— BEGIN —

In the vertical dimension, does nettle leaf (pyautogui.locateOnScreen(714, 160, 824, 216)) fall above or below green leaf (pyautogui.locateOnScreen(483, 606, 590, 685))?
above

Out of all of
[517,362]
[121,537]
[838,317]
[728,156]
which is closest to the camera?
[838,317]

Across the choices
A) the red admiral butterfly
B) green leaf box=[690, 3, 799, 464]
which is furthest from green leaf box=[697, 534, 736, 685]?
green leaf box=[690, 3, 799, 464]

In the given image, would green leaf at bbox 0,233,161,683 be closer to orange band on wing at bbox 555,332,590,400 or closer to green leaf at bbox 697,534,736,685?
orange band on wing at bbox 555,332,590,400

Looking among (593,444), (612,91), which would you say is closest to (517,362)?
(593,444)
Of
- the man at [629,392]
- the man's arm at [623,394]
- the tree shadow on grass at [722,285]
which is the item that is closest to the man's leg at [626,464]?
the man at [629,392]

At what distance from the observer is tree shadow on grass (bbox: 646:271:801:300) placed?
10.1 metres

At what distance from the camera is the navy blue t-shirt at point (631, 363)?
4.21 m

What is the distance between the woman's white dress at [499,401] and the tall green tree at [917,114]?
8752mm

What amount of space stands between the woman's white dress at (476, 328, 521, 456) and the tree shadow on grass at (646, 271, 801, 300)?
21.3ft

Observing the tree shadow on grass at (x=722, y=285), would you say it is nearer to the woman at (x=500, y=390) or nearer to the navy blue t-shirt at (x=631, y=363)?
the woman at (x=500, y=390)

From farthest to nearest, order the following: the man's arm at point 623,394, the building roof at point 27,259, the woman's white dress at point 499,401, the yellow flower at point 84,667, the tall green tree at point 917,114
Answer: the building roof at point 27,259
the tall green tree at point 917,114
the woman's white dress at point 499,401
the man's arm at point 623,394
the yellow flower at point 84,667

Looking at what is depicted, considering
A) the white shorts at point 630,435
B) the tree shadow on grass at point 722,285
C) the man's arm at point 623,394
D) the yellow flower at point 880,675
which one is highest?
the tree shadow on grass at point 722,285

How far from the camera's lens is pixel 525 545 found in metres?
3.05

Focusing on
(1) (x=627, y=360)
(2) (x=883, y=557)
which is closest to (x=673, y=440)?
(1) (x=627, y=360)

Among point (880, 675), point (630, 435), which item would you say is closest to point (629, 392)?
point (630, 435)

— END —

_AIM_.
Rewrite all the entries above, replacing "navy blue t-shirt" with "dark blue t-shirt" and keeping everything else the same.

_RESPONSE TO THE TASK_.
In the vertical dimension, does nettle leaf (pyautogui.locateOnScreen(714, 160, 824, 216)) fall above or below green leaf (pyautogui.locateOnScreen(483, 606, 590, 685))?
above

Out of all of
[517,362]
[121,537]
[838,317]
[728,156]
which is closest to the camera?
[838,317]

Across the choices
A) the red admiral butterfly
B) green leaf box=[690, 3, 799, 464]
which is furthest from green leaf box=[697, 534, 736, 685]?
green leaf box=[690, 3, 799, 464]

In the given image, would green leaf at bbox 0,233,161,683 be closer to orange band on wing at bbox 555,332,590,400 or closer to green leaf at bbox 697,534,736,685?
orange band on wing at bbox 555,332,590,400

Looking among (593,444), (612,91), which would you say is closest to (517,362)?
(593,444)
Of
- the man at [629,392]
- the man's arm at [623,394]
- the tree shadow on grass at [722,285]
which is the item that is closest to the man's leg at [626,464]?
the man at [629,392]

At what distance from the observer is tree shadow on grass (bbox: 646:271:801:300) placed?
10.1 metres

At what distance from the camera is the dark blue t-shirt at point (631, 363)?
4.21 m

What is the distance between the woman's white dress at [499,401] and the tall green tree at [917,114]?
8752mm

What amount of space stands between the woman's white dress at (476, 328, 521, 456) and the tree shadow on grass at (646, 271, 801, 300)?
21.3ft

Observing the tree shadow on grass at (x=722, y=285), would you say it is nearer to the woman at (x=500, y=390) or nearer to the dark blue t-shirt at (x=631, y=363)?
the woman at (x=500, y=390)

From farthest to nearest, order the following: the man's arm at point 623,394, the building roof at point 27,259, the woman's white dress at point 499,401, the yellow flower at point 84,667, the tall green tree at point 917,114
Answer: the building roof at point 27,259
the tall green tree at point 917,114
the woman's white dress at point 499,401
the man's arm at point 623,394
the yellow flower at point 84,667

Looking at what is depicted, considering
A) the white shorts at point 630,435
B) the tree shadow on grass at point 722,285
C) the man's arm at point 623,394
D) the yellow flower at point 880,675
which one is highest?
the tree shadow on grass at point 722,285

How far from the camera's lens is pixel 525 545 found in metres?
3.05

Focusing on
(1) (x=627, y=360)
(2) (x=883, y=557)
which is closest to (x=673, y=440)?
(1) (x=627, y=360)

Among point (880, 675), point (630, 435), which item would you say is closest to point (629, 392)?
point (630, 435)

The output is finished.